И полковник меня не подвел. Ловко подведя ситуацию, когда нас осталось в подвале двое — большинство хозяйственников таскало различное барахло от склада до помещения, меньшинство наоборот и как бы тоже самое, просто еще не распакованное. Вот и были мы на чуть — чуть вдвоем.

А он сел лицом к спинке стула, по-кавалерийски, ткнул в рот «беломорину», предложил мне, откровенно удивился, когда я отказался, дескать, не курю. Уже в это время курящих, а еще пьющих, среди советских мужчин почти не было. Их нередко даже подозревали чуть ли не в шпионаже. И вообще говорили просто: «Не куришь, не пьешь, здоровенький помрешь». Ведь уже знали о вреде вредных привычек, а все равно курили и пили.

Впрочем, полковник быстро прошел через стадию удивления. Директивно сказал:

— Если мы не в строю, без излишнего официоза, можешь ко мне обращаться просто Викентий Александрович.

Он посмотрел на меня свысока, подчеркнул:

— Имей в виду, солдатам и сержантам я разрешаю обращаться только по званию. Ты очень редкое исключение. По сути, неформально я тебя приравнял к офицерам. Понял, какая честь?

Да офигеть не встать, сколько лет я ждал! С другой стороны, в чужой монастырь со своим уставом не лезут. Как взрослый к взрослому степенно поблагодарил за высокую честь. Бог уж с ним!

— Это тебе первая плюшка за свои умения. И еще много чего будет. У меня, как ты понимаешь, возможности небольшие, но широкие. Так что работай, за мной не заржавеет.

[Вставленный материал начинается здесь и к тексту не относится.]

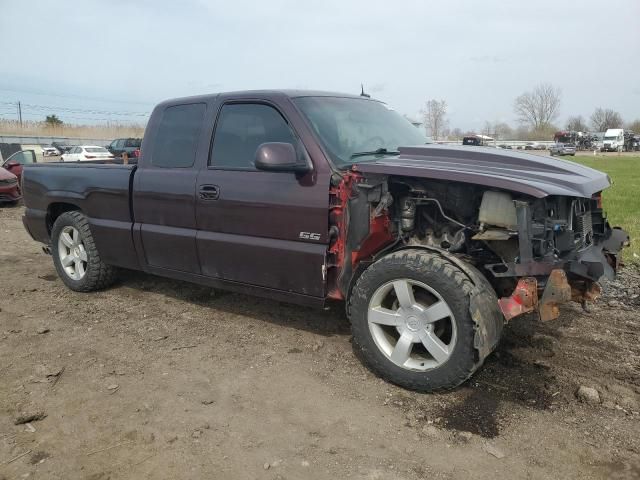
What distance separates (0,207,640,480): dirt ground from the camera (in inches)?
103

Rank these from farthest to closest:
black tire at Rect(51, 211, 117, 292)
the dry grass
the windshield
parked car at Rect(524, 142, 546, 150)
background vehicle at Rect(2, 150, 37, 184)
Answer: parked car at Rect(524, 142, 546, 150), the dry grass, background vehicle at Rect(2, 150, 37, 184), black tire at Rect(51, 211, 117, 292), the windshield

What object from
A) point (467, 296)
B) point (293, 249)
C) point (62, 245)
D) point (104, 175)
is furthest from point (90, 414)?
point (62, 245)

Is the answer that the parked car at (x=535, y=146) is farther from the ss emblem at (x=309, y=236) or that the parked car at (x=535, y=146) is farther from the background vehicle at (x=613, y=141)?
the ss emblem at (x=309, y=236)

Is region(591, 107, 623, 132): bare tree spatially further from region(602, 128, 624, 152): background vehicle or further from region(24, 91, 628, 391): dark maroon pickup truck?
region(24, 91, 628, 391): dark maroon pickup truck

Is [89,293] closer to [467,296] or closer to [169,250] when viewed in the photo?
[169,250]

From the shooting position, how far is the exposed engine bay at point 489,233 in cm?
307

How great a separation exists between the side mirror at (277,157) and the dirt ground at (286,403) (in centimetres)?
137

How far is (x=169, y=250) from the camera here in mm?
4570

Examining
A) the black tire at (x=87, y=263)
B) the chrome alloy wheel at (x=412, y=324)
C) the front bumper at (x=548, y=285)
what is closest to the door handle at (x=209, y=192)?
the chrome alloy wheel at (x=412, y=324)

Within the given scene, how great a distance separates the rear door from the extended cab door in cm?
15

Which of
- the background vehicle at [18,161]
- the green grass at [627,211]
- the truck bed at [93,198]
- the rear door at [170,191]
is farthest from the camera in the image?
the background vehicle at [18,161]

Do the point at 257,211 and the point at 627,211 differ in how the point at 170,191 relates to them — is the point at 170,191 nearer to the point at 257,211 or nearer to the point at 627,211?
the point at 257,211

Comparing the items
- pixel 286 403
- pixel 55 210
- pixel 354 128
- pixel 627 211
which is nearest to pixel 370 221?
pixel 354 128

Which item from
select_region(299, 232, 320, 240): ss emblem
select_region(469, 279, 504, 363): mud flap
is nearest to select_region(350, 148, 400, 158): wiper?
select_region(299, 232, 320, 240): ss emblem
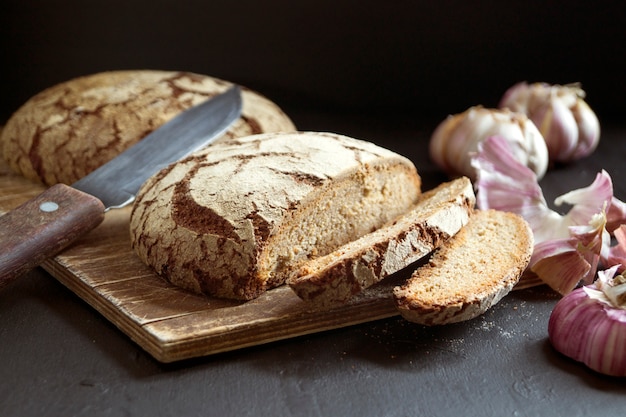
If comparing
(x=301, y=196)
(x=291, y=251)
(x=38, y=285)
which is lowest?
(x=38, y=285)

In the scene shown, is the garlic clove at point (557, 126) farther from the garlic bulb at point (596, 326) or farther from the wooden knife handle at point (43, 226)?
the wooden knife handle at point (43, 226)

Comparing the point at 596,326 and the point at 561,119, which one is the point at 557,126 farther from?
the point at 596,326

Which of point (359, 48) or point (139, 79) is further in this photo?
point (359, 48)

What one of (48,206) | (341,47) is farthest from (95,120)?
(341,47)

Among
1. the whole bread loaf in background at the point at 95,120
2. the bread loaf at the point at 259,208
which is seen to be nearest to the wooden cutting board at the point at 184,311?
the bread loaf at the point at 259,208

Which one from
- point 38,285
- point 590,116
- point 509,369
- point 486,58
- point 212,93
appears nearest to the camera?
point 509,369

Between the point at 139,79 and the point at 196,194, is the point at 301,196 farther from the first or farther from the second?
the point at 139,79

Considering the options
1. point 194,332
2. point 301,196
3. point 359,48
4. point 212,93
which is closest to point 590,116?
point 359,48

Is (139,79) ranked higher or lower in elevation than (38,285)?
higher
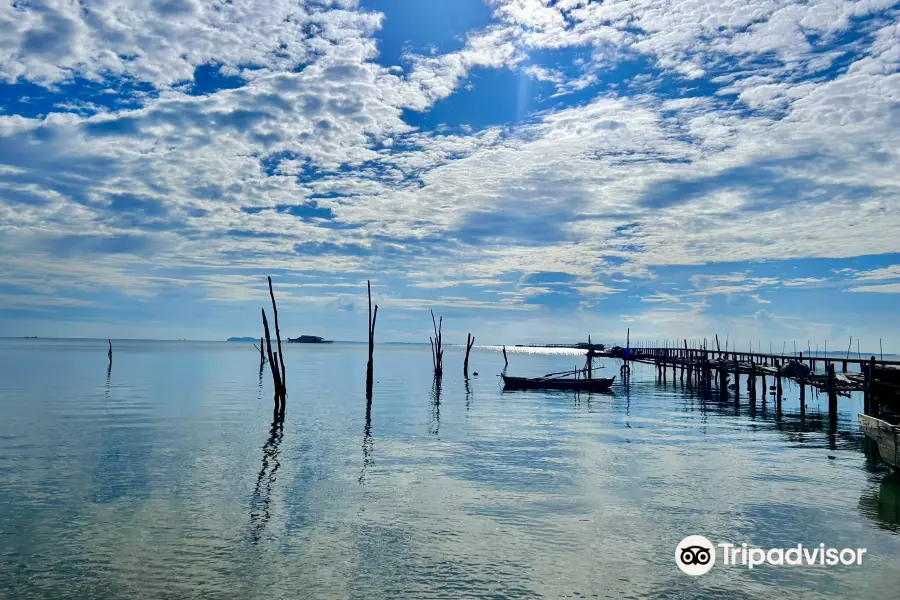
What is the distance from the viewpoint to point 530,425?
35188 mm

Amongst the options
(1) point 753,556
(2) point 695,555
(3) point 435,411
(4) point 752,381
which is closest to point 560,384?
(4) point 752,381

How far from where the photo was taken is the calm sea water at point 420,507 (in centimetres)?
1215

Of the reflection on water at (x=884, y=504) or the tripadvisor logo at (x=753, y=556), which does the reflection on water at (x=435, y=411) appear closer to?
the tripadvisor logo at (x=753, y=556)

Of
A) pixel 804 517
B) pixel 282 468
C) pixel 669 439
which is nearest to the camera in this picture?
pixel 804 517

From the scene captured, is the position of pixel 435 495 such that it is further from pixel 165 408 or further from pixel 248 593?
pixel 165 408

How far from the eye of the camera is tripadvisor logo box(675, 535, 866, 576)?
13266mm

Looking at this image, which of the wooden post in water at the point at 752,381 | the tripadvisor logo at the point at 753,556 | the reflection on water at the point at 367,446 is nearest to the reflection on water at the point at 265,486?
the reflection on water at the point at 367,446

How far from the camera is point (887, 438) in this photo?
68.0ft

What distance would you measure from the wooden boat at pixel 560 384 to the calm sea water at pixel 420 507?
26.1 meters

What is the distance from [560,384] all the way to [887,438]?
138 feet

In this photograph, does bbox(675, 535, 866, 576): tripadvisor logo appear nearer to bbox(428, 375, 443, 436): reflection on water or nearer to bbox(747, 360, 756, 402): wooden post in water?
bbox(428, 375, 443, 436): reflection on water

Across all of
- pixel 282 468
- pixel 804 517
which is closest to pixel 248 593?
pixel 282 468

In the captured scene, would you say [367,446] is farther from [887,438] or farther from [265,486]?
[887,438]

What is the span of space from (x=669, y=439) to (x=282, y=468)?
62.7 ft
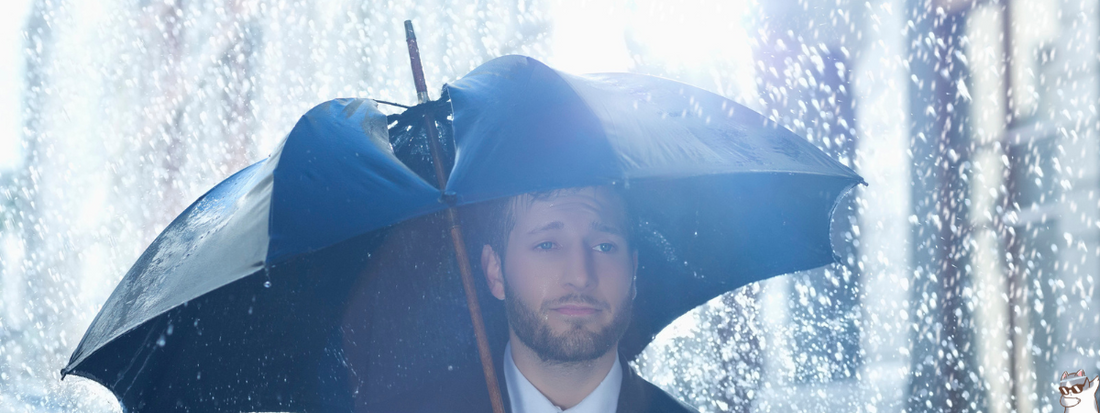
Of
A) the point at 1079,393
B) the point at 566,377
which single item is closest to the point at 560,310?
the point at 566,377

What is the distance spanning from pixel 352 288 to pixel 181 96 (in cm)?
715

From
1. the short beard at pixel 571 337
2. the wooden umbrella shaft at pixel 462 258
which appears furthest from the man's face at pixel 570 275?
the wooden umbrella shaft at pixel 462 258

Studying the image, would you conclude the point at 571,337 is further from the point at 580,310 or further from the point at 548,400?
the point at 548,400

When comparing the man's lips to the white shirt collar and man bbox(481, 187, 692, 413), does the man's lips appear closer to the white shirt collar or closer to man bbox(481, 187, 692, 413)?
man bbox(481, 187, 692, 413)

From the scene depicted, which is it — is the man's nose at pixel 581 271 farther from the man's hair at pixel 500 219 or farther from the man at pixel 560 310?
the man's hair at pixel 500 219

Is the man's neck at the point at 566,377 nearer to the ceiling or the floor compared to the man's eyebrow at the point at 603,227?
nearer to the floor

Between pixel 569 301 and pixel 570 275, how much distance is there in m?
0.07

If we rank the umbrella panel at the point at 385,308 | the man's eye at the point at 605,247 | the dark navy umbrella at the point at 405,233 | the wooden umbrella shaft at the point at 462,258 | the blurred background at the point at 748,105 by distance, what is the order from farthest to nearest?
the blurred background at the point at 748,105
the man's eye at the point at 605,247
the umbrella panel at the point at 385,308
the wooden umbrella shaft at the point at 462,258
the dark navy umbrella at the point at 405,233

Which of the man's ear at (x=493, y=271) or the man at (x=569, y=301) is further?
the man's ear at (x=493, y=271)

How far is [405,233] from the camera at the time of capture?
93.7 inches

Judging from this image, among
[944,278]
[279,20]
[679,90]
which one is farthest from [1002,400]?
[279,20]

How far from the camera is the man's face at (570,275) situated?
229 cm

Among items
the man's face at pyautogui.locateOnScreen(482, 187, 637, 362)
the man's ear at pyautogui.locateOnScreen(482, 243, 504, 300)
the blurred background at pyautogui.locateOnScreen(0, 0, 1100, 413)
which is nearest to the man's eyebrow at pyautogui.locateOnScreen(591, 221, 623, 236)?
the man's face at pyautogui.locateOnScreen(482, 187, 637, 362)

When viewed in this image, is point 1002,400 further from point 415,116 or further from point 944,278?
point 415,116
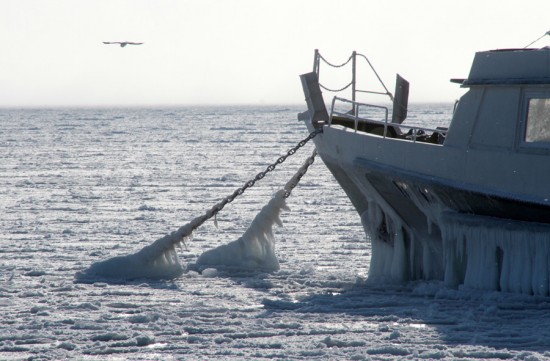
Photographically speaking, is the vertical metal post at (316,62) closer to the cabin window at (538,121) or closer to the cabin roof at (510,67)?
the cabin roof at (510,67)

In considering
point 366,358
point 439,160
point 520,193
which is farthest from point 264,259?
point 366,358

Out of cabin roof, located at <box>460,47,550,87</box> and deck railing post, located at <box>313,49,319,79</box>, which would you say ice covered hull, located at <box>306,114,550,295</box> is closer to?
deck railing post, located at <box>313,49,319,79</box>

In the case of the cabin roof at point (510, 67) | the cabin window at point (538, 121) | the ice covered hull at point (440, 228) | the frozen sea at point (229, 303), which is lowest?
the frozen sea at point (229, 303)

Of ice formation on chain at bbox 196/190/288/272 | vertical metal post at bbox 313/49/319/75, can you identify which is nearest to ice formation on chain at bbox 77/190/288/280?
ice formation on chain at bbox 196/190/288/272

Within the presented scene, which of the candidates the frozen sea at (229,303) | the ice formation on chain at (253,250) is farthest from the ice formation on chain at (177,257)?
the frozen sea at (229,303)

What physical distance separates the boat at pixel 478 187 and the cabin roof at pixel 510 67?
1 centimetres

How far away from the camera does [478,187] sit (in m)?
12.0

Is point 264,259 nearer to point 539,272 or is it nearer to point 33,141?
point 539,272

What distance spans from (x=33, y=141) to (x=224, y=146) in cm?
1230

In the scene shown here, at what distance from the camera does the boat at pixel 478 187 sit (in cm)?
1177

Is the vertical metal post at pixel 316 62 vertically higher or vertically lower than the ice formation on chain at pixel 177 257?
higher

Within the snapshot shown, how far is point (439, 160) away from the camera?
1248 cm

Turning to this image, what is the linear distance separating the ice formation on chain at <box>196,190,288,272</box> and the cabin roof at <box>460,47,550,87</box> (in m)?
3.98

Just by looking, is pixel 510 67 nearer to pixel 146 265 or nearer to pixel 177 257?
pixel 177 257
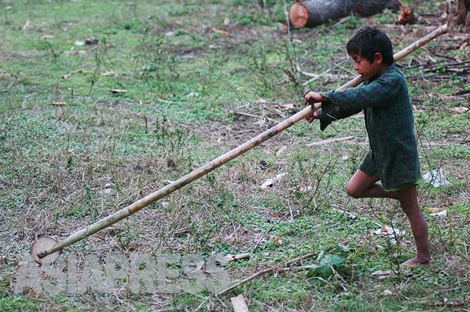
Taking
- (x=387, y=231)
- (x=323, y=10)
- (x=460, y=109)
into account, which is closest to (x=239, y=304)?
(x=387, y=231)

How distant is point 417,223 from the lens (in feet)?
10.7

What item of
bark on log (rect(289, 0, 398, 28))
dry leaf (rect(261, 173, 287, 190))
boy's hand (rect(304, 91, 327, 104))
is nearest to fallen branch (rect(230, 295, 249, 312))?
boy's hand (rect(304, 91, 327, 104))

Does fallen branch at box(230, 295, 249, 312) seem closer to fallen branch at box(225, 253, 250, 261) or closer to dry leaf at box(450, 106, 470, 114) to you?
fallen branch at box(225, 253, 250, 261)

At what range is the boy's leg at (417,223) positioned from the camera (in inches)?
129

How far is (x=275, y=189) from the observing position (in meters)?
4.52

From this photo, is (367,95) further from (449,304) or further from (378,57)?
(449,304)

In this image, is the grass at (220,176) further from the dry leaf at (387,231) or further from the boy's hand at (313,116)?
the boy's hand at (313,116)

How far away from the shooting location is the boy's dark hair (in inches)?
122

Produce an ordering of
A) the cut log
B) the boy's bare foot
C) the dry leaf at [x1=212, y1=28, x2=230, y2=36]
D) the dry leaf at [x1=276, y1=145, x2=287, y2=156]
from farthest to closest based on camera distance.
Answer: the dry leaf at [x1=212, y1=28, x2=230, y2=36] < the cut log < the dry leaf at [x1=276, y1=145, x2=287, y2=156] < the boy's bare foot

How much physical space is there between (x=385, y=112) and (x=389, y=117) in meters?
0.04

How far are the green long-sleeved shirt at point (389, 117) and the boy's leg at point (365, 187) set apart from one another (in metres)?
0.17

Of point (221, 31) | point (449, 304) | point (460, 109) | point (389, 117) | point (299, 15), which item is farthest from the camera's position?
point (221, 31)

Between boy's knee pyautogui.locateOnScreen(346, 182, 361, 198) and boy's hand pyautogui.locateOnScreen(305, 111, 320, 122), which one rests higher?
boy's hand pyautogui.locateOnScreen(305, 111, 320, 122)

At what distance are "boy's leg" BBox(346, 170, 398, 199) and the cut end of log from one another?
7.27m
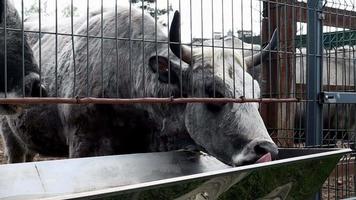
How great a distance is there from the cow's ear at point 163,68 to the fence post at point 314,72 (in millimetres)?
1075

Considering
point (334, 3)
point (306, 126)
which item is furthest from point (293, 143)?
point (334, 3)

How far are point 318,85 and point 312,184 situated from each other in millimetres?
1453

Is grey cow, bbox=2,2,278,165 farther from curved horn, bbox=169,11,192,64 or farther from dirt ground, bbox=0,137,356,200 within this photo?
dirt ground, bbox=0,137,356,200

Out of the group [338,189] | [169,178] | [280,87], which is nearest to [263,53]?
[280,87]

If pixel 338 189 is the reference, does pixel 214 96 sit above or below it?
above

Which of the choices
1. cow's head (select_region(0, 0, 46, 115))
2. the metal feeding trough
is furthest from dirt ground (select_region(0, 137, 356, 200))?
cow's head (select_region(0, 0, 46, 115))

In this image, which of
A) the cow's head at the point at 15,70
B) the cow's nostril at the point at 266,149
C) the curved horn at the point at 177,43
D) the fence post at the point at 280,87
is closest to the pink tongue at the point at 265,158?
the cow's nostril at the point at 266,149

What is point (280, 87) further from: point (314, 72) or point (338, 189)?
point (338, 189)

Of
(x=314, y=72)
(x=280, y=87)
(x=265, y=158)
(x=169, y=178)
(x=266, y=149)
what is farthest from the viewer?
(x=280, y=87)

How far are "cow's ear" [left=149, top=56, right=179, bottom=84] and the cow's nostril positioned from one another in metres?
0.84

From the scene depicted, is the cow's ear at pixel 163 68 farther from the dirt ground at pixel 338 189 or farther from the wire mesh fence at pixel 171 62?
the dirt ground at pixel 338 189

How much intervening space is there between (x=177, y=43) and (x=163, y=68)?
384 mm

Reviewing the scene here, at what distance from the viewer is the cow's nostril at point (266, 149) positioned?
3088mm

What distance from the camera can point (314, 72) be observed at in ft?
12.7
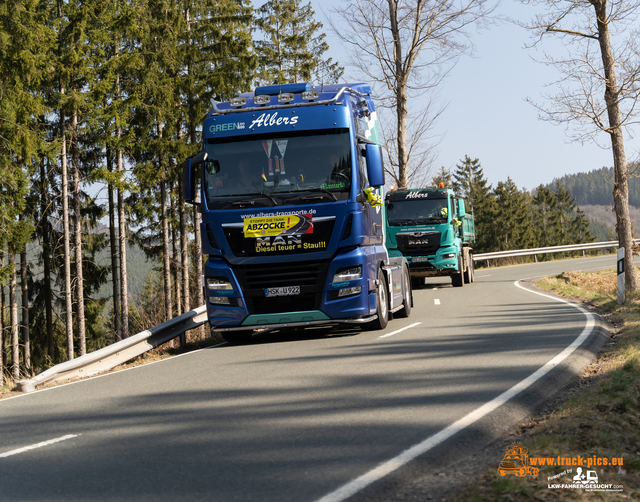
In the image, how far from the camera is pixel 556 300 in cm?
1630

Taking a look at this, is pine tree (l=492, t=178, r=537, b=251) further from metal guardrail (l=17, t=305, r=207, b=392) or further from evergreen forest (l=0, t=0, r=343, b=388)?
metal guardrail (l=17, t=305, r=207, b=392)

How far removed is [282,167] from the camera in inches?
426

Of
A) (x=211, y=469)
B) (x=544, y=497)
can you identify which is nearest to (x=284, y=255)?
(x=211, y=469)

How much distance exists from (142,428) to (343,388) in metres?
2.11

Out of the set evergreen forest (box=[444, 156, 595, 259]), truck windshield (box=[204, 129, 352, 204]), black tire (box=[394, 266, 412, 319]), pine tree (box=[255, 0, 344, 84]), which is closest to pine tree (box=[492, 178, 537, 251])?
evergreen forest (box=[444, 156, 595, 259])

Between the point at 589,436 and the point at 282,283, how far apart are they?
647 cm

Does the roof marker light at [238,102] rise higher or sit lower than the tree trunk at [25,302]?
higher

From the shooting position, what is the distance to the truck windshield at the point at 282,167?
10688 millimetres

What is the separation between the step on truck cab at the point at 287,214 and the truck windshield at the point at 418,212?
36.6 feet

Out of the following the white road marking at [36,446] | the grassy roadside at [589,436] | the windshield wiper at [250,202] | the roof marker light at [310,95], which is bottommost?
the grassy roadside at [589,436]

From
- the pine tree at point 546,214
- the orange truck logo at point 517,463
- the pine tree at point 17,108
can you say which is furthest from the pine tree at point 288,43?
the pine tree at point 546,214

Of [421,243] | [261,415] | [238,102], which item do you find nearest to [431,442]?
[261,415]

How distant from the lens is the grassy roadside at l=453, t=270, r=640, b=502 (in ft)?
12.7

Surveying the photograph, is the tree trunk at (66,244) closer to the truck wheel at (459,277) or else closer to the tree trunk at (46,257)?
the tree trunk at (46,257)
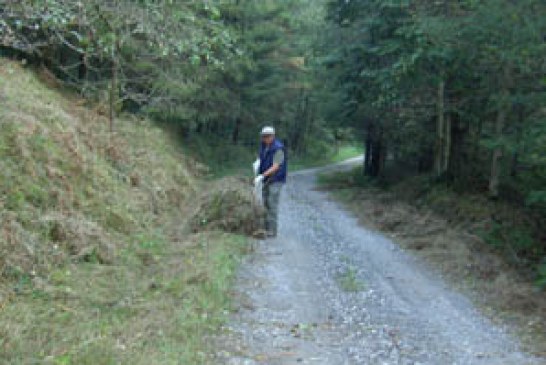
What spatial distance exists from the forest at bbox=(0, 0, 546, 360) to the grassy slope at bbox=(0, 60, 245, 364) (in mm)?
1481

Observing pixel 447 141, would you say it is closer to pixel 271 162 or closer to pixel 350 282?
pixel 271 162

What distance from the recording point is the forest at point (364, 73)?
579 centimetres

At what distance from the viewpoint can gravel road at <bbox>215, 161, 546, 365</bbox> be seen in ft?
18.9

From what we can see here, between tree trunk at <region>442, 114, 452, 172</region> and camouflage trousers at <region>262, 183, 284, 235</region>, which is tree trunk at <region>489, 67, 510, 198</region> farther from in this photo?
camouflage trousers at <region>262, 183, 284, 235</region>

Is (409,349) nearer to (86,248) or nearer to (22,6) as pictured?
(86,248)

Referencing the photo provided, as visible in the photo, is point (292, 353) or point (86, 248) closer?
point (292, 353)

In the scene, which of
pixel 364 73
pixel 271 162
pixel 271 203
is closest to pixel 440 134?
pixel 364 73

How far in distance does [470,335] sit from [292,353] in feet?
7.22

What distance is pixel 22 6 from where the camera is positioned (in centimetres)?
470

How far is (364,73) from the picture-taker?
17.4 m

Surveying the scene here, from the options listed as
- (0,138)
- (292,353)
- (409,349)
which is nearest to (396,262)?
(409,349)

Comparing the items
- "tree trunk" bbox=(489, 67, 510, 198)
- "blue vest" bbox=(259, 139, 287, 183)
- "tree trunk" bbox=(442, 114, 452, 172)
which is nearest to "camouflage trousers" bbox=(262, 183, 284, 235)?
"blue vest" bbox=(259, 139, 287, 183)

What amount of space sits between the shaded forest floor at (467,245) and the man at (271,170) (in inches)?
114

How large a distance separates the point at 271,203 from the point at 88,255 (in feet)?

Помолчал, как бы отдалил позитивную часть от негативной. Потом заговорил уже сердито и злобно:

— Давай, рассказывай, что у тебя случилось с Вероникой. Имей в виду, рассказывай честно и открыто, иначе наши свободные отношения, как начались, так и закончатся. Ну-у⁉

Вот ведь… отец. Что он там насочинял, мы за обедом впервые встретились! Ну, наш бег интима был быстрый, хотя и там, в основном, шевелилась только девица. В общем, получилось, как в кино: «Не виноватая я, он сам пришел». В данном случае лишь надо уточнять пол — виноватый я, а она сама пришла.

— Викентий Александрович, — сказал я, строго глядя на полковника искрине-честными глазами, — вы же сами все видели за обеденным столом в столовой. Ну, захотела ваша дочь большой и чистой любви, придумала она ее. Со своей стороны, я виноват только в том, что оказался через чур вежливым и добрым. Если б знал, что так ситуация развернется, был бы груб и зол. Я ведь не турецкий султан, гарем держать не могу.

А у меня дома красавица жена Маша, и я так почти уверен, она уже беременна. Товарищ полковник, что я дурак, чтобы, таким образом, свои мужские достоинства прищемить. Хотите, я жену сюда призову, уж она все поставит на свои места.

— Хм! — удивился Назаров, — ты мне не врешь случайно?

Я его своим попаданским разумом понимал. Энергичный, живой, деятельный… и вдруг прячется за свою жену. Кто у тебя там, Илья Муромец в юбке?

— Все это происходит из-за разницы в ментальности, — объяснил я, — ведь мы — северные удмурты — хотя сейчас к ХХ веку уже прилично ассимилированы вами, русскими, но все же остаемся другим народом из финно-угров. И у нас другие традиции и привычки. В частности, у нас существенно шире права и свободы женщин в семье, вплоть до того, что зачастую именно женщина является главой.

— Да ну вас, — не поверил Назаров, — непотребство какое!

— Это так, — подтвердил я, — причем нет никаких извращений в интиме, в семейных отношениях и даже в экономике. Вот, например, моя жена Машенька, между прочим, чистая удмуртка, гораздо старше меня. Больше, чем на пять лет. И она параллельно является моим тренером. Именно под ее руководством я завоевал две золотые медали и, надеюсь, что завоюю еще. А вот вашей дочери, извините, я никак не вижу места в своей жизни.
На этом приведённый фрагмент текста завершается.